= TASK GOAL =
Wherever the word "States" turns up in a line of the entries, copy that line.
====================
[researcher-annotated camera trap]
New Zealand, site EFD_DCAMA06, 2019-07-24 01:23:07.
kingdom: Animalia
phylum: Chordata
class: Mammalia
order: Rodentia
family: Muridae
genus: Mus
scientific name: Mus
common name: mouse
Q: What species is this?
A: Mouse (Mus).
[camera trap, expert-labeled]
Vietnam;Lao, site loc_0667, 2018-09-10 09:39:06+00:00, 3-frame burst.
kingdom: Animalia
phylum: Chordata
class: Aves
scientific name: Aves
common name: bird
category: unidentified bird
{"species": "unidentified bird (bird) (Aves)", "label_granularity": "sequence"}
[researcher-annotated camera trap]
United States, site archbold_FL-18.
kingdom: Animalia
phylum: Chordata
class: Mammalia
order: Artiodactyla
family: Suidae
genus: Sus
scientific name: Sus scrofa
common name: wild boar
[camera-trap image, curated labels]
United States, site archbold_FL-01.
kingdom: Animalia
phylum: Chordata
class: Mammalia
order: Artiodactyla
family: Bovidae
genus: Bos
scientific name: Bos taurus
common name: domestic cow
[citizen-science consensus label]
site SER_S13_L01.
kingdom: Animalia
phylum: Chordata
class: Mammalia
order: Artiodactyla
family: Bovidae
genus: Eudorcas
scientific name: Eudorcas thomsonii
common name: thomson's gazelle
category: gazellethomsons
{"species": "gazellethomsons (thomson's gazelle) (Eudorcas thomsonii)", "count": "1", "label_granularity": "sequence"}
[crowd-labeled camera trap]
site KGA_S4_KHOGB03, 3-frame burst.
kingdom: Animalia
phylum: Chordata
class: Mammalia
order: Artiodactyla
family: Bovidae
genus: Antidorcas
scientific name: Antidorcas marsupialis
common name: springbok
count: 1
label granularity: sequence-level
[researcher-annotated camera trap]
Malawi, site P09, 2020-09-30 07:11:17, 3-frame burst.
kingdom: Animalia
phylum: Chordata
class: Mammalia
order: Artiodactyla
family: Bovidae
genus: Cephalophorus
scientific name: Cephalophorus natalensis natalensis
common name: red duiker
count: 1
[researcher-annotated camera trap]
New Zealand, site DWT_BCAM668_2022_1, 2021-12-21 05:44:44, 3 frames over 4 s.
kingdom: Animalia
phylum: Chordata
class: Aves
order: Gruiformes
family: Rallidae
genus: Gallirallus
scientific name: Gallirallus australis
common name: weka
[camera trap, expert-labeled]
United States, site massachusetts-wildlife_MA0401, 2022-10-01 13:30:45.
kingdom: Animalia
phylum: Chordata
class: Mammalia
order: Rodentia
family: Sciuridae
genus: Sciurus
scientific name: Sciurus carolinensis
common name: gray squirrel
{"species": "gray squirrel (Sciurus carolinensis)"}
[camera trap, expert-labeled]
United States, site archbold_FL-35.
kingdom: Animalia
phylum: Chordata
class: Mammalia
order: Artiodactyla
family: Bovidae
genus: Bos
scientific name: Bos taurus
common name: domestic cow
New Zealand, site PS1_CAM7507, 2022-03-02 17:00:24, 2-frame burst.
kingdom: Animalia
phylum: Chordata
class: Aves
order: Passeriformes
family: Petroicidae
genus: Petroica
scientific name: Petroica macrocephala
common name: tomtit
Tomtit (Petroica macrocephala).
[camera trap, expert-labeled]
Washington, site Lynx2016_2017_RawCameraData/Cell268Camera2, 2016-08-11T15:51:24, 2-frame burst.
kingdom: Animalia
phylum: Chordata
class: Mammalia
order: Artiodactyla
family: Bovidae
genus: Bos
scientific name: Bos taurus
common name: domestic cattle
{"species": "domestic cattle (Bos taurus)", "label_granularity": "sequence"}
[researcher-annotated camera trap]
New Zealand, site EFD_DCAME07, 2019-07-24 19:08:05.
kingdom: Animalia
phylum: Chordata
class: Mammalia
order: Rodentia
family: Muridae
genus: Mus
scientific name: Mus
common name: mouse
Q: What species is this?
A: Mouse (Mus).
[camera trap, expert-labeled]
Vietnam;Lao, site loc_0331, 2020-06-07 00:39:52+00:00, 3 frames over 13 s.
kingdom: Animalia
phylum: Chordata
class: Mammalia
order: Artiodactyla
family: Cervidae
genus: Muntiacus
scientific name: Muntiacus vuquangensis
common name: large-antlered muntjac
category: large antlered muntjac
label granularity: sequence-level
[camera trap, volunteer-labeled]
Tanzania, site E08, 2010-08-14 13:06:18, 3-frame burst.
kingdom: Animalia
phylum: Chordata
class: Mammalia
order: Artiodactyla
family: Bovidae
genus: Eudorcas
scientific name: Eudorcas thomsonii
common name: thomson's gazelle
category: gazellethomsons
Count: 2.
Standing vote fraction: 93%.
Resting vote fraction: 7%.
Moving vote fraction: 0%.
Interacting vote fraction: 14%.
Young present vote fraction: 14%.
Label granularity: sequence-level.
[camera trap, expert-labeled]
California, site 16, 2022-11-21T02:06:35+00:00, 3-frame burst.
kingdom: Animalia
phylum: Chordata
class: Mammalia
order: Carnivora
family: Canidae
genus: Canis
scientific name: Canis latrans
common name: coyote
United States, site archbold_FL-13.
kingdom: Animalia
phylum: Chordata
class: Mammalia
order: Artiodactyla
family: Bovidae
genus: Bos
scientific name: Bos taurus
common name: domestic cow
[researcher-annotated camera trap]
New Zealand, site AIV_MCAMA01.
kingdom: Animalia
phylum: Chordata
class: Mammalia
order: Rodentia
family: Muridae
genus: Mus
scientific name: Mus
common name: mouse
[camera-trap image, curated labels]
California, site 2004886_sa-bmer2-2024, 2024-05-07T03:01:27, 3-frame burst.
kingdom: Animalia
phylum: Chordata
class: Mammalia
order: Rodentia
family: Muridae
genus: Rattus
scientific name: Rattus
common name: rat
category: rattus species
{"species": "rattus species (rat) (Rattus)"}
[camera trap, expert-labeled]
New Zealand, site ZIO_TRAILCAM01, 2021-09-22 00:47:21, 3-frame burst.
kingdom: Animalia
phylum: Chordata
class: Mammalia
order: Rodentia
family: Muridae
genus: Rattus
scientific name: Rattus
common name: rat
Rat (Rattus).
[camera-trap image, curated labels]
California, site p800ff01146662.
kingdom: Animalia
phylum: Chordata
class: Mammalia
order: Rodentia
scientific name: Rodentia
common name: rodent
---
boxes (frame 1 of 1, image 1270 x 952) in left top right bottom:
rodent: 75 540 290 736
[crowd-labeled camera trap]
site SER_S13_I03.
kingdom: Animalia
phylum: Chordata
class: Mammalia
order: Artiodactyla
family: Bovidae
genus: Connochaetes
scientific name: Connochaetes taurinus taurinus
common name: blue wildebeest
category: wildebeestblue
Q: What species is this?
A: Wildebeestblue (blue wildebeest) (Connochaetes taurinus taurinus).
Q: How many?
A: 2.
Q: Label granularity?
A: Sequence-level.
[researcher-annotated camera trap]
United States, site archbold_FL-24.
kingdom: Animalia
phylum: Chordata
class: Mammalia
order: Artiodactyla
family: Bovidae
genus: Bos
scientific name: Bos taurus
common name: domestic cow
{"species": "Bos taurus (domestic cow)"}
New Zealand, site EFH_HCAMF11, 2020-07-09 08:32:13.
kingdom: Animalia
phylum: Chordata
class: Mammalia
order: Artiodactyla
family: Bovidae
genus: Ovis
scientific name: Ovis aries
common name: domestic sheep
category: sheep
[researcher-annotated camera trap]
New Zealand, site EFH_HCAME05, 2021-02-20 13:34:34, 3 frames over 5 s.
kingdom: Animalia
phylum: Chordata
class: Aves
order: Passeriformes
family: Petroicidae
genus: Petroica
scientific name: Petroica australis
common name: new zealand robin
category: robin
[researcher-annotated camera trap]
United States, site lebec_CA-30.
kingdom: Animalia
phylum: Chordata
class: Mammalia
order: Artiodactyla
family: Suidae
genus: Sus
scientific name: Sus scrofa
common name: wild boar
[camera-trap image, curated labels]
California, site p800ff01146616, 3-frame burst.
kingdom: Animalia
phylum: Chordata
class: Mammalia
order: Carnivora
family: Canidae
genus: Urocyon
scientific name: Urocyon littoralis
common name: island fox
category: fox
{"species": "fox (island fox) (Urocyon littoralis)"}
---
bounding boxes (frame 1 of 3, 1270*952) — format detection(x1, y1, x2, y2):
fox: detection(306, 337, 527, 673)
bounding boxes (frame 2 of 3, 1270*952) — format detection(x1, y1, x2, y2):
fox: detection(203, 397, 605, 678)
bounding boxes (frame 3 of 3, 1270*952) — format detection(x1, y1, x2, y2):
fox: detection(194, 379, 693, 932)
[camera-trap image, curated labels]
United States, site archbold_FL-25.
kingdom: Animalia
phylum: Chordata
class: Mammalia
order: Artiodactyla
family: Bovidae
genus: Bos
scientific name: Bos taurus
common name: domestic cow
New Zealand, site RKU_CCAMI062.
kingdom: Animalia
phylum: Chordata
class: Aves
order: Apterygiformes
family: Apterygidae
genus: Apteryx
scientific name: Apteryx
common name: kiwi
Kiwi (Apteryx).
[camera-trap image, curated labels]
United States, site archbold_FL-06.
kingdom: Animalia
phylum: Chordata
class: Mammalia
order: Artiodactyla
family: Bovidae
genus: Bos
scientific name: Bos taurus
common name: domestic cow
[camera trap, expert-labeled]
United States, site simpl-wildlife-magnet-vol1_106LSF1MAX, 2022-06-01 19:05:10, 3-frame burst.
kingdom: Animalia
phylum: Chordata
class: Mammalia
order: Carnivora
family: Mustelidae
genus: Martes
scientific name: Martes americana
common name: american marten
====================
= SOLVED EXERCISE =
United States, site archbold_FL-18.
United States, site archbold_FL-01.
United States, site massachusetts-wildlife_MA0401, 2022-10-01 13:30:45.
United States, site archbold_FL-35.
United States, site archbold_FL-13.
United States, site archbold_FL-24.
United States, site lebec_CA-30.
United States, site archbold_FL-25.
United States, site archbold_FL-06.
United States, site simpl-wildlife-magnet-vol1_106LSF1MAX, 2022-06-01 19:05:10, 3-frame burst.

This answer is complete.